Exercise passage:
Segment Open
I shall do the $2$-point case and leave the $3$-point one to you as an exercise. The canonical reference which I'm using is Di Francesco, Mathieu and Senechal. This is pretty much obligatory reading if you're interested in conformal field theory.

Let $\phi_1$ and $\phi_2$ be two primary fields. Then by definition their conformal transformations are

$$\phi_1(x_1)=\left|\frac{\partial x'}{\partial x}\right|_{x=x_1}^{\Delta_1/d}\phi_1(x_1')$$

where $d$ is the spacetime dimension and $\Delta_1$ the scaling dimension of the field. There's a similar formula for $\phi_2$. Now since the measure and action in the functional integral are conformally invariant we can promote the transformation above to one of the correlation function, viz.
Segment Closed
What you will do:
**a.** Rewrite the paragraph of the conformal field theory answer that begins "I shall do the" as a short list, keeping its main facts.
**b.** In one to three sentences, explain why the conformal field theory answer says the transformation of the primary fields can be promoted to one of the correlation function.
The material placed after this note plays no part in the work.

Entries provided:
Segment Open
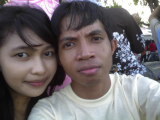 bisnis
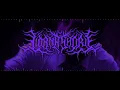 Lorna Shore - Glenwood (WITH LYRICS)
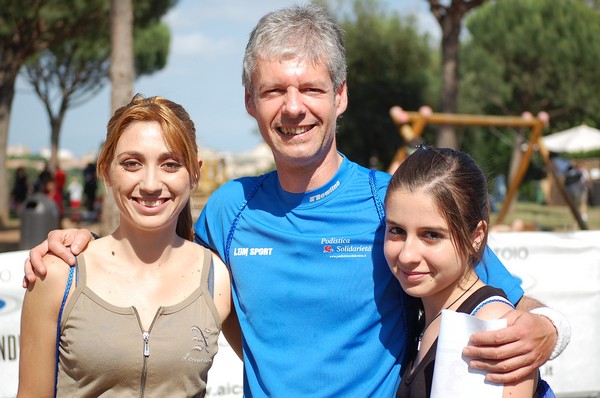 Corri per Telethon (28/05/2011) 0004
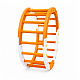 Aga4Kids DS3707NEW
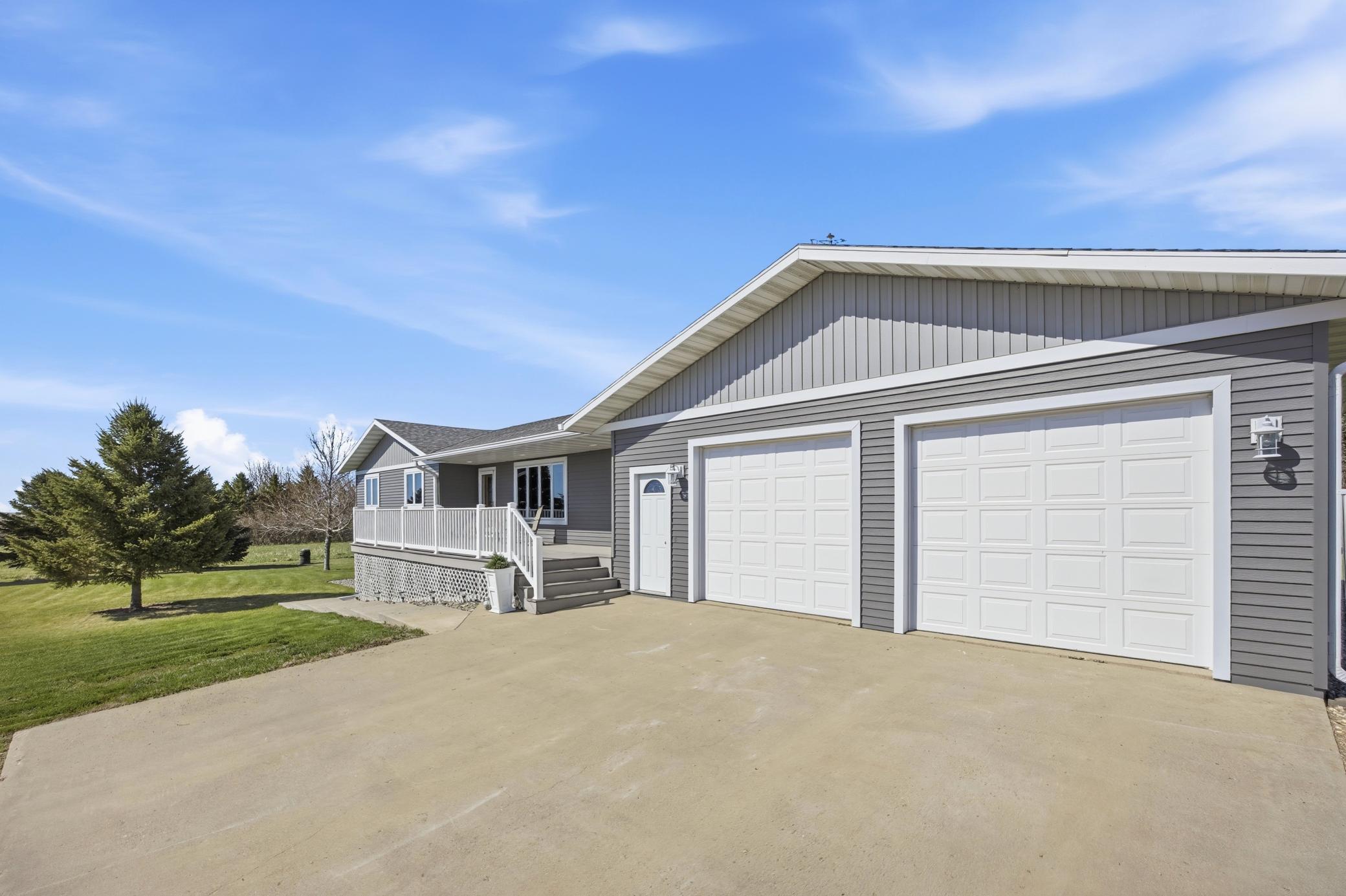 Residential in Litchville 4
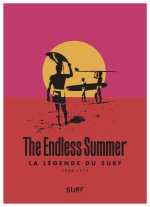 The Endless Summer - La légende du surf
Segment Closed
Answers for the exercise:
**a.**
- The author works through the 2-point case.
- The 3-point case is left to the reader as an exercise.
- The reference being used is Di Francesco, Mathieu and Senechal.
- That book is described as pretty much obligatory reading for anyone interested in conformal field theory.

**b.** The measure and the action in the functional integral are conformally invariant. That lets the transformation law for the primary fields carry over to the correlation function.